Chlorosome in green sulfur and filamentous bacteria is a special light harvesting entity with absorption maximum around 740 nm. Bacteriochlorophyll (BChl) c is well-known to form rod-like large aggregates in the chlorosome without influence of protein. BChl c is characterized by the hydroxyl group at 31-position, which brings about a unique self-aggregation of BChl c, and the difference in stereochemistry is considered to influence the behavior of self-aggregation.
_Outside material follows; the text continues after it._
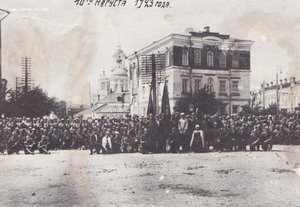 7-й Тверской дивизион войск ГПУ. г.Тверь,1923 г.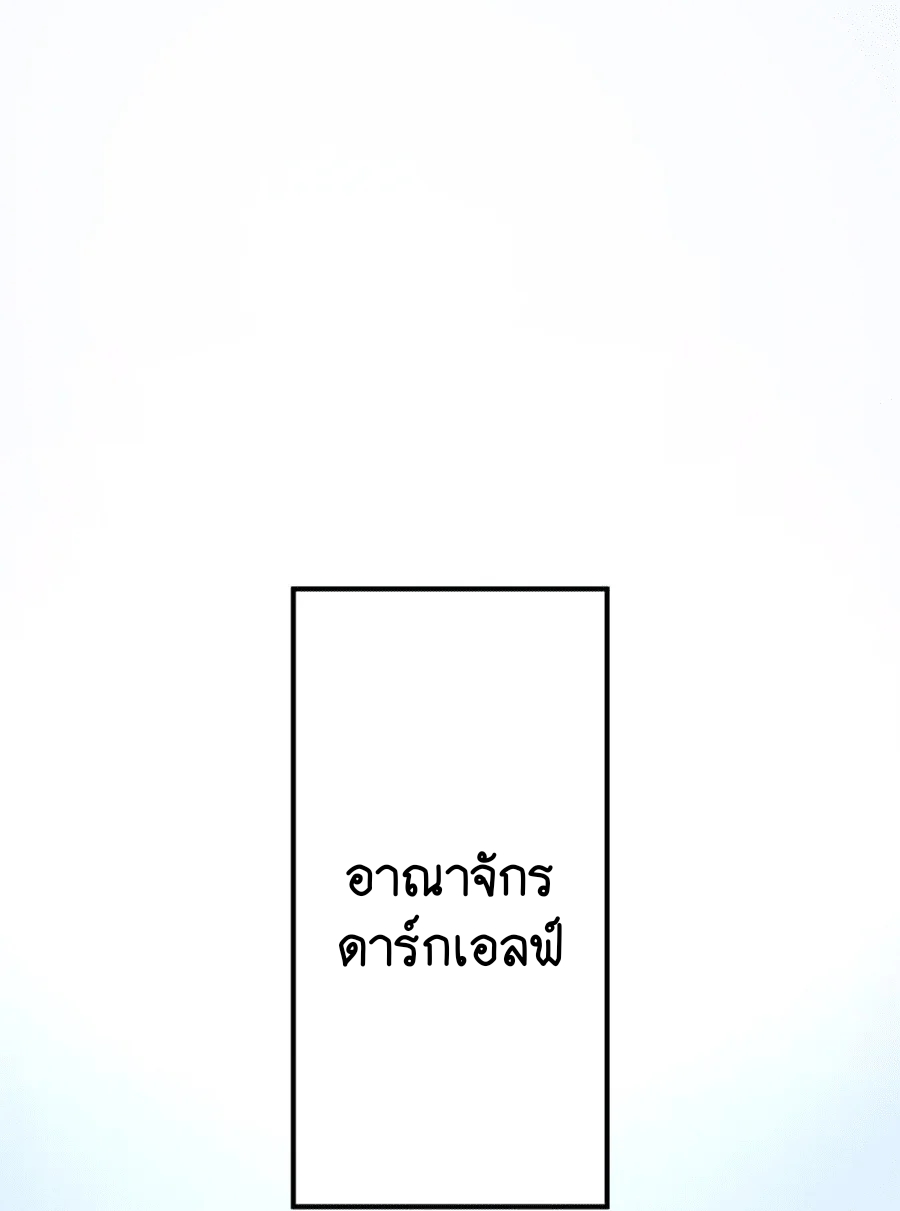 ฉันกลับชาติมาเกิดใหม่เป็นก็อบลินระดับ SSS ตอนที่ 34 หน้า 2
In this study, we are concerned with the (31R)-type BChl c ((31R)-[E,E]BChl cF) which is the most abundant component in the chlorosome of green bacteria Chlorobium tepidum. (31R)-[E,E]BChl cF forms two small aggregates with absorption maxima at 680 and 703-10 nm in CH2Cl2, and CCl4. For the small aggregates, we have demonstrated that (31R)-[E,E]BChl cF forms an unstable T-shaped dimer with absorption only at ~680 nm and a stable antiparallel dimer with two Qy(0-0) exiton components at ~680 nm and ~710 nm. For the solid aggregates, we could form the solid aggregates with absorption maximum at 734 nm by drying the BChl c-CH2Cl2 solution. The CH2Cl2-treated solid aggregates are formed through the antiparallel dimer, and further, give rise to X-ray diffraction, differently from the aggregates treated with other methods. In this study, we have measured the solid-state 13C- and 15N- NMR spectra for the CH2Cl2-treated solid aggregates of (31R)-[E,E]BChl cF at ultra high magnetic field in order to discuss the structure of solid aggregates in relation with the antiparallel dimer in solution.